Flávio Paiva. A palavra jogo pressupõe a existência de alguma regra…
Peo. O que não acontece com a palavra brincar. Por isso, quando distinguimos o jogo da brincadeira como língua, estamos apresentando uma qualidade da essencialidade do brincar no sentido pleno da espontaneidade e da liberdade. É importante termos esse sentido na própria língua, porque é por meio da língua que pensamos, que vivemos e nos distinguimos. Não é à toa que a cultura popular chama de brincantes aqueles mestres que desenvolvem seus folguedos, isto é, suas brincadeiras. Se conseguirmos juntar o brincar da infância com a figura do brincante da cultura popular, teremos dois pilares de grande valor para a reorganização educacional e social que estamos nos devendo, porque eles fazem parte de uma mesma raiz: a necessidade de expressão humana em sua verdade, singularidade e diversidade.
------------------------------------------------------------------------
Extraia do texto sobre o jogo e o brincar a passagem que começa nas palavras "Flávio Paiva. A" e vai até "singularidade e diversidade.", inclusive, sem alterar nada.

* MATERIAL FORNECIDO:
------------------------------------------------------------------------
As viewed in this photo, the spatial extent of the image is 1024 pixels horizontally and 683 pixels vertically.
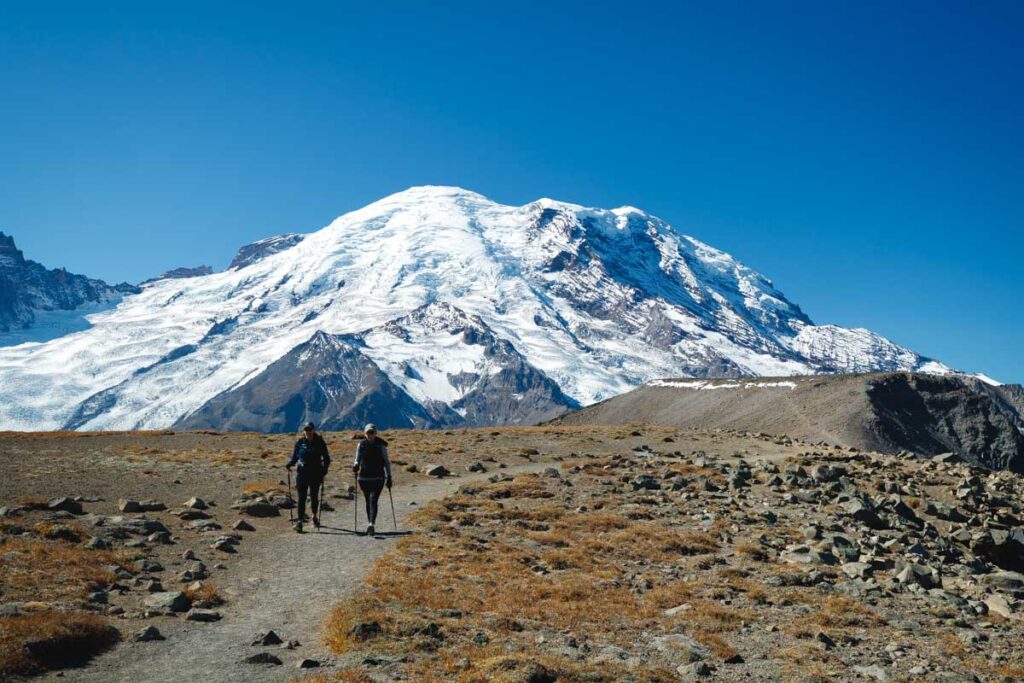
------------------------------------------------------------------------
* SOLUÇÃO:
Flávio Paiva. A palavra jogo pressupõe a existência de alguma regra…
Peo. O que não acontece com a palavra brincar. Por isso, quando distinguimos o jogo da brincadeira como língua, estamos apresentando uma qualidade da essencialidade do brincar no sentido pleno da espontaneidade e da liberdade. É importante termos esse sentido na própria língua, porque é por meio da língua que pensamos, que vivemos e nos distinguimos. Não é à toa que a cultura popular chama de brincantes aqueles mestres que desenvolvem seus folguedos, isto é, suas brincadeiras. Se conseguirmos juntar o brincar da infância com a figura do brincante da cultura popular, teremos dois pilares de grande valor para a reorganização educacional e social que estamos nos devendo, porque eles fazem parte de uma mesma raiz: a necessidade de expressão humana em sua verdade, singularidade e diversidade.